Well it can be and should be FUN.
As you begin your life with your new puppy, you will naturally want to show him
off to friends, family and the community at large. Use our check-off list to expose your puppy to many new sights and sounds.
Think about all the different places you can take your dog. Think about the people you know who will love to meet your new dog. The first few months of a dog’s life are critical for socializing, but Shih Tzu puppy socialization and training should be a life time project that strengthens the bond between the two of you.
Don’t “baby” your puppy or teach him to
fear something such as a thunderstorm, loud noises, air horns, or other large
The best approach you can take when you perceive your puppy’s fear is to approach them as any good canine mom would—matter-of-fact. Do not cuddle, coo over, or hold your pet as you might a frightened child. Simply say, “Oh, that is thunder,” and go about your business. Your puppy will get the idea.
Do Shih Tzu dogs need to be socialized around other dogs? Other animals?
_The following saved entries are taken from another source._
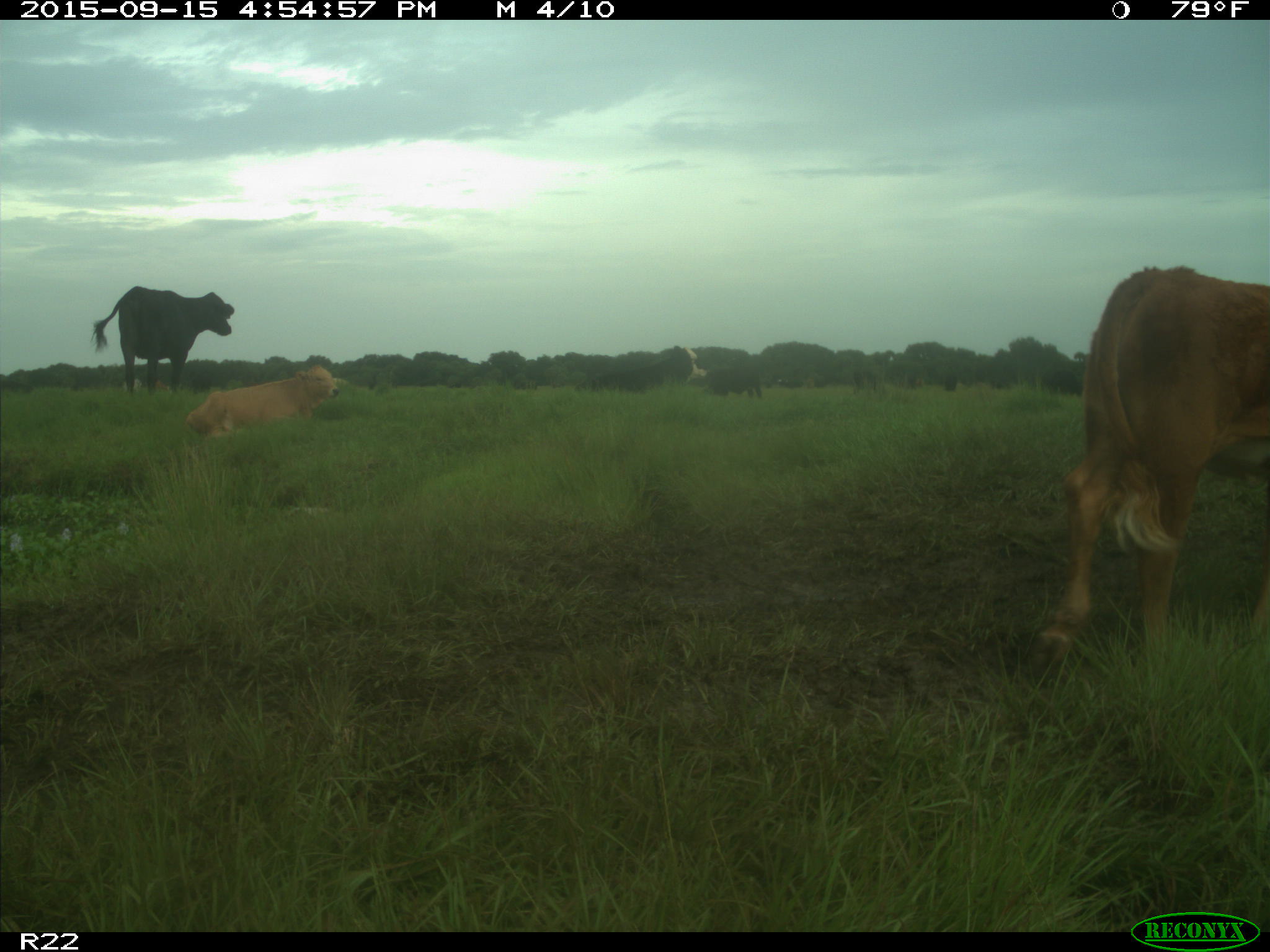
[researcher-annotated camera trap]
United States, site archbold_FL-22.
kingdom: Animalia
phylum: Chordata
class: Mammalia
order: Artiodactyla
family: Bovidae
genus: Bos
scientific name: Bos taurus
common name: domestic cow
Bos taurus (domestic cow).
Some owners say no and the reasons they give are numerous.
These may be noble “plans” but situations change; people change, and our beloved pets must also adjust in response to our life changes.
Socializing a puppy to other dogs is much easier when the dog is young rather than hoping for the best if your life situation changes and you must push your adult dog to change too.
One of life’s greatest gifts is the bond and love that develops between a human and their pets. Shih Tzu puppy socialization is one way to develop that bond and assure that the love will stretch into the next 15 plus years.
In 2002, Margaret Hughes from Positive Paws Dog Training, adapted Pat Schaap’s Rule of 7’s to expand it to 12 weeks of age.
She recommended that by 12-weeks old, puppies should have had these 12 experiences by the time the puppy is 12 weeks old.
If you are just picking up your puppy at 12 weeks of age, continue this routine for several more weeks. When making plans to socialize your dog, do take into consideration the puppy's personality. A very outgoing Shih Tzu puppy is likely to thrive in an environment where there are plenty of new sounds, sights and smells. Shy puppies may find all of this too overwhelming.
Best Takeaway: Puppies need socialization and these skills will last a lifetime. However, the first few precious months of a puppy's life should not be overwhelming stimulation after stimulation.
Consider the Goldilocks Principle: Not too much, not too little, but just the right amount of socialization.